>> Start Input for this task

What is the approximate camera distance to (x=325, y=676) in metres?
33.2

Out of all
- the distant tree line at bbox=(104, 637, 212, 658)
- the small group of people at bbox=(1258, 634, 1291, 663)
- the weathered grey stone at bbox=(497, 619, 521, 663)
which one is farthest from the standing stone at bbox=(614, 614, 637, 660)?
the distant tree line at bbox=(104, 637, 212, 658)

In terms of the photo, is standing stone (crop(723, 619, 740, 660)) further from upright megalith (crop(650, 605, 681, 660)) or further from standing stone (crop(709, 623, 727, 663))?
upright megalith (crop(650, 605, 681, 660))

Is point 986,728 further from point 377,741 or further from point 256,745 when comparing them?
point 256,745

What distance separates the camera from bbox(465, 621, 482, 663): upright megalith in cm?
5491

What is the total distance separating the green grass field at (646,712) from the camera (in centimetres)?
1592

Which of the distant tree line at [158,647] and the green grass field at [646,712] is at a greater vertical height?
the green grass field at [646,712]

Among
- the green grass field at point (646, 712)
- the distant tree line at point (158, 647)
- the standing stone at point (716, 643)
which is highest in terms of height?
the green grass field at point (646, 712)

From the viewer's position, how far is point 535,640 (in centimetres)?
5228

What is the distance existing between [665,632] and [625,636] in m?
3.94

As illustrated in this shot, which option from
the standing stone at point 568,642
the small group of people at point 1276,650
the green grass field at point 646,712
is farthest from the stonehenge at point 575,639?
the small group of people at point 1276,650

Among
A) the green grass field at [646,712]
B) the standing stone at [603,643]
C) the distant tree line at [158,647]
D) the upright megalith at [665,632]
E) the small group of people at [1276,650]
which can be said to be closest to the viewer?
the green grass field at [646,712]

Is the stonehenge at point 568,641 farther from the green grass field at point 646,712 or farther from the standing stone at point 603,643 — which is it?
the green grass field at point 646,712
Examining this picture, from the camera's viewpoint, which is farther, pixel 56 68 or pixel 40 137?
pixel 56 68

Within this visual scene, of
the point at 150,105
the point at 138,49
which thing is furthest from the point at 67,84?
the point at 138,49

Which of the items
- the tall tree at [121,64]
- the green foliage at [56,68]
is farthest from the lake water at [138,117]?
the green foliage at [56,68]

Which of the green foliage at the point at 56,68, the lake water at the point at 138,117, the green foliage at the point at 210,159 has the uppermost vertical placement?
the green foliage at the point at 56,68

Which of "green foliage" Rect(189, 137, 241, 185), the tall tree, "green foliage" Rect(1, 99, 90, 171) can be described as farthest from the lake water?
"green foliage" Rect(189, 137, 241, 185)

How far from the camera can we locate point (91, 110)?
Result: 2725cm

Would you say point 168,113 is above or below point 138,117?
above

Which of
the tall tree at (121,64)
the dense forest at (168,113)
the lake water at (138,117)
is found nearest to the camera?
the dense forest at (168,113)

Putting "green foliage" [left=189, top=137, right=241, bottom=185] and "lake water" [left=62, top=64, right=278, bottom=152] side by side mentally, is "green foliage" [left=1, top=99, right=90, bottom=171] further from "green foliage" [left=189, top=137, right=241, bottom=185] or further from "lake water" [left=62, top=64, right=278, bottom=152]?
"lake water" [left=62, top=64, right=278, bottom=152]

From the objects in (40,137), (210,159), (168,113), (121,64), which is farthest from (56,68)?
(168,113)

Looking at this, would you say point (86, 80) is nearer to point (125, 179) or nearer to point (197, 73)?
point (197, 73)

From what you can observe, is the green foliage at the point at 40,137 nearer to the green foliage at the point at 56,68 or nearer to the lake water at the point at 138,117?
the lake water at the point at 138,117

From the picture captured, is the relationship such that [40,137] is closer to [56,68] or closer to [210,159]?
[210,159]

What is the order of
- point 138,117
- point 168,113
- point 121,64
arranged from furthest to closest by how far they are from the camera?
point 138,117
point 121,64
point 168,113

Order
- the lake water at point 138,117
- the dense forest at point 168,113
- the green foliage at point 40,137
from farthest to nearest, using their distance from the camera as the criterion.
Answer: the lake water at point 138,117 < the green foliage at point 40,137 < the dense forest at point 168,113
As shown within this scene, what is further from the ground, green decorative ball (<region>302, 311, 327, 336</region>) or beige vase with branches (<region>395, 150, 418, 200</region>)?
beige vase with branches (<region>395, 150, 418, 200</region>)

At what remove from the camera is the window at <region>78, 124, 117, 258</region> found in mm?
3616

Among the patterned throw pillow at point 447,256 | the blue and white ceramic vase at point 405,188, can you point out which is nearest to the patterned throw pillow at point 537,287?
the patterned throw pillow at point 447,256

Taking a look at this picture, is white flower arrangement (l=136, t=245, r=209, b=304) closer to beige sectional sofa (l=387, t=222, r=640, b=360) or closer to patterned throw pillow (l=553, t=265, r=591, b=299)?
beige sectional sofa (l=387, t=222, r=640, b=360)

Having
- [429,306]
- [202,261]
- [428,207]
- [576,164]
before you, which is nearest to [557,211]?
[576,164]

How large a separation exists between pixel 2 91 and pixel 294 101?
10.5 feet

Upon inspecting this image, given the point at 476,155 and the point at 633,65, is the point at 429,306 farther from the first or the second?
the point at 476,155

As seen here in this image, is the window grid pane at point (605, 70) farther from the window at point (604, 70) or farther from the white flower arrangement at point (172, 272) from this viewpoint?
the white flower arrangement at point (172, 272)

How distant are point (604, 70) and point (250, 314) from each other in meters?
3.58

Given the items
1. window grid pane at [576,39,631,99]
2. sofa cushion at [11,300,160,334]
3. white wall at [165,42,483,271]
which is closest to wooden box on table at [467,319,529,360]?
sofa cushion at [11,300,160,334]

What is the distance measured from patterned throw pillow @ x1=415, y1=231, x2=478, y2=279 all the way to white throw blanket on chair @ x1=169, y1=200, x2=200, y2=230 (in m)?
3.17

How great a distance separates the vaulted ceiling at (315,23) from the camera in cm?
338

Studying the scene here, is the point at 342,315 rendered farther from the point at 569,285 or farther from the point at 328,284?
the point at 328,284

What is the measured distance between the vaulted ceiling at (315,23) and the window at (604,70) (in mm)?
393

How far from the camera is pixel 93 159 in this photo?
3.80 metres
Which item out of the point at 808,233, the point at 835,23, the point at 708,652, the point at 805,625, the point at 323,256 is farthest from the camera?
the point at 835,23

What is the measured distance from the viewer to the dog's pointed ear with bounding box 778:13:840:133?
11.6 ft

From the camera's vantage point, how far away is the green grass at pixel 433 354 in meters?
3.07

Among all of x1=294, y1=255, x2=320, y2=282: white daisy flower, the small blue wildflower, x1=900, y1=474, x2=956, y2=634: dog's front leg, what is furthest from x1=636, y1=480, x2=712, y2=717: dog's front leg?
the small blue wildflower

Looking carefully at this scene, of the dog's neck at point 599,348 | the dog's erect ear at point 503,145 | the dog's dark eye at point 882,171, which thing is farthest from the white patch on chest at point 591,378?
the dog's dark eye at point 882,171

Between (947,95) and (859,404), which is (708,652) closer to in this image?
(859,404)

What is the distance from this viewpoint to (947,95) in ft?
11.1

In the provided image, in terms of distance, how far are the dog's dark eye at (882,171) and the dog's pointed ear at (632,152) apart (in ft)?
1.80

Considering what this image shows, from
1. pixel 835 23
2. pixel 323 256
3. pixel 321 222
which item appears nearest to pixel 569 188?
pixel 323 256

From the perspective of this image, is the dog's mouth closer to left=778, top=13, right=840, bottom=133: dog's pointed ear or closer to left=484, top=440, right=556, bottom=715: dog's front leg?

>> End Input for this task

## Challenge
Restate each of the entries above verbatim.

## Result of the exercise
What is the approximate camera distance to (x=325, y=676) in metres?
33.2

Out of all
- the distant tree line at bbox=(104, 637, 212, 658)
- the small group of people at bbox=(1258, 634, 1291, 663)
- the weathered grey stone at bbox=(497, 619, 521, 663)
which one is farthest from the standing stone at bbox=(614, 614, 637, 660)?
the distant tree line at bbox=(104, 637, 212, 658)

In terms of the photo, is standing stone (crop(723, 619, 740, 660)) further from upright megalith (crop(650, 605, 681, 660)) or further from standing stone (crop(709, 623, 727, 663))?
upright megalith (crop(650, 605, 681, 660))

Is point 986,728 further from point 377,741 or further from point 256,745 when comparing them?
point 256,745

What distance separates the camera from bbox(465, 621, 482, 663): upright megalith in cm?
5491

What is the total distance separating the green grass field at (646,712) from the camera (in centimetres)?
1592

Which of the distant tree line at [158,647] and the green grass field at [646,712] is at a greater vertical height?
the green grass field at [646,712]

Among
- the green grass field at point (646, 712)
- the distant tree line at point (158, 647)
- the standing stone at point (716, 643)
which is highest in terms of height?
the green grass field at point (646, 712)

From the viewer's position, how far is point 535,640 (in centimetres)?
5228

What is the distance existing between [665,632] and [625,636] in m?
3.94

As illustrated in this shot, which option from
the standing stone at point 568,642
the small group of people at point 1276,650
the green grass field at point 646,712
is farthest from the stonehenge at point 575,639?
the small group of people at point 1276,650

Among
A) the green grass field at [646,712]
B) the standing stone at [603,643]
C) the distant tree line at [158,647]
D) the upright megalith at [665,632]
E) the small group of people at [1276,650]
which can be said to be closest to the viewer?
the green grass field at [646,712]

Is the stonehenge at point 568,641 farther from the green grass field at point 646,712 or farther from the standing stone at point 603,643 — which is it?
the green grass field at point 646,712
Examining this picture, from the camera's viewpoint, which is farther, pixel 56 68 or pixel 40 137?
pixel 56 68

Within this visual scene, of
the point at 150,105
the point at 138,49
which thing is furthest from the point at 67,84?
the point at 138,49

Which of the items
- the tall tree at [121,64]
- the green foliage at [56,68]
is farthest from the lake water at [138,117]?
the green foliage at [56,68]

Which of the green foliage at the point at 56,68, the lake water at the point at 138,117, the green foliage at the point at 210,159 has the uppermost vertical placement?
the green foliage at the point at 56,68

Which of "green foliage" Rect(189, 137, 241, 185), the tall tree, "green foliage" Rect(1, 99, 90, 171) can be described as farthest from the lake water?
"green foliage" Rect(189, 137, 241, 185)

How far from the camera can we locate point (91, 110)?
Result: 2725cm

Would you say point 168,113 is above or below point 138,117?
above

Which of
the tall tree at (121,64)
the dense forest at (168,113)
the lake water at (138,117)
is found nearest to the camera?
the dense forest at (168,113)

Putting "green foliage" [left=189, top=137, right=241, bottom=185] and "lake water" [left=62, top=64, right=278, bottom=152] side by side mentally, is "green foliage" [left=1, top=99, right=90, bottom=171] further from "green foliage" [left=189, top=137, right=241, bottom=185] or further from "lake water" [left=62, top=64, right=278, bottom=152]?
"lake water" [left=62, top=64, right=278, bottom=152]

From the objects in (40,137), (210,159), (168,113), (121,64), which is farthest from (56,68)?
(168,113)

Looking at this, would you say point (86, 80) is nearer to point (125, 179) or nearer to point (197, 73)?
point (197, 73)

From what you can observe, is the green foliage at the point at 40,137 nearer to the green foliage at the point at 56,68 or nearer to the lake water at the point at 138,117?
the lake water at the point at 138,117

From the picture captured, is the relationship such that [40,137] is closer to [56,68] or closer to [210,159]?
[210,159]

What is the order of
- point 138,117
- point 168,113
- point 121,64
arranged from furthest to closest by how far they are from the camera?
point 138,117
point 121,64
point 168,113

Order
- the lake water at point 138,117
- the dense forest at point 168,113
- the green foliage at point 40,137
from farthest to nearest, using their distance from the camera as the criterion.
Answer: the lake water at point 138,117 < the green foliage at point 40,137 < the dense forest at point 168,113
As shown within this scene, what is further from the ground, green decorative ball (<region>302, 311, 327, 336</region>) or beige vase with branches (<region>395, 150, 418, 200</region>)?
beige vase with branches (<region>395, 150, 418, 200</region>)

At what remove from the camera is the window at <region>78, 124, 117, 258</region> found in mm?
3616

Among the patterned throw pillow at point 447,256 | the blue and white ceramic vase at point 405,188, can you point out which is nearest to the patterned throw pillow at point 537,287?
the patterned throw pillow at point 447,256

Taking a look at this picture, is white flower arrangement (l=136, t=245, r=209, b=304) closer to beige sectional sofa (l=387, t=222, r=640, b=360) or closer to patterned throw pillow (l=553, t=265, r=591, b=299)?
beige sectional sofa (l=387, t=222, r=640, b=360)

Having
- [429,306]
- [202,261]
- [428,207]
- [576,164]
before you, which is nearest to [557,211]?
[576,164]

How large a separation exists between pixel 2 91 and pixel 294 101?
10.5 feet

Upon inspecting this image, given the point at 476,155 and the point at 633,65, is the point at 429,306 farther from the first or the second?
the point at 476,155

As seen here in this image, is the window grid pane at point (605, 70) farther from the window at point (604, 70) or farther from the white flower arrangement at point (172, 272) from this viewpoint?
the white flower arrangement at point (172, 272)

How distant are point (604, 70) and point (250, 314) from each other in meters?
3.58

Given the items
1. window grid pane at [576,39,631,99]
2. sofa cushion at [11,300,160,334]
3. white wall at [165,42,483,271]
which is closest to wooden box on table at [467,319,529,360]?
sofa cushion at [11,300,160,334]

What is the distance measured from patterned throw pillow @ x1=415, y1=231, x2=478, y2=279 all the way to white throw blanket on chair @ x1=169, y1=200, x2=200, y2=230 (in m)?
3.17

How great a distance separates the vaulted ceiling at (315,23) from the camera in cm?
338

Studying the scene here, is the point at 342,315 rendered farther from the point at 569,285 or farther from the point at 328,284?
the point at 328,284

What is the measured distance between the vaulted ceiling at (315,23) and the window at (604,70) (in mm)?
393

How far from the camera is pixel 93 159 in this photo?
3.80 metres
Which item out of the point at 808,233, the point at 835,23, the point at 708,652, the point at 805,625, the point at 323,256 is farthest from the camera?
the point at 835,23

What is the measured distance from the viewer to the dog's pointed ear with bounding box 778:13:840:133?
11.6 ft

From the camera's vantage point, how far away is the green grass at pixel 433 354 in meters?
3.07

Among all of x1=294, y1=255, x2=320, y2=282: white daisy flower, the small blue wildflower, x1=900, y1=474, x2=956, y2=634: dog's front leg, what is furthest from x1=636, y1=480, x2=712, y2=717: dog's front leg?
the small blue wildflower

Looking carefully at this scene, of the dog's neck at point 599,348 | the dog's erect ear at point 503,145 | the dog's dark eye at point 882,171, which thing is farthest from the white patch on chest at point 591,378?
the dog's dark eye at point 882,171

Between (947,95) and (859,404), which is (708,652) closer to in this image?
(859,404)

What is the distance from this viewpoint to (947,95) in ft?
11.1

In the provided image, in terms of distance, how far are the dog's dark eye at (882,171) and the dog's pointed ear at (632,152) apart (in ft)?
1.80

Considering what this image shows, from
1. pixel 835 23
2. pixel 323 256
3. pixel 321 222
which item appears nearest to pixel 569 188?
pixel 323 256

From the perspective of this image, is the dog's mouth closer to left=778, top=13, right=840, bottom=133: dog's pointed ear or closer to left=484, top=440, right=556, bottom=715: dog's front leg?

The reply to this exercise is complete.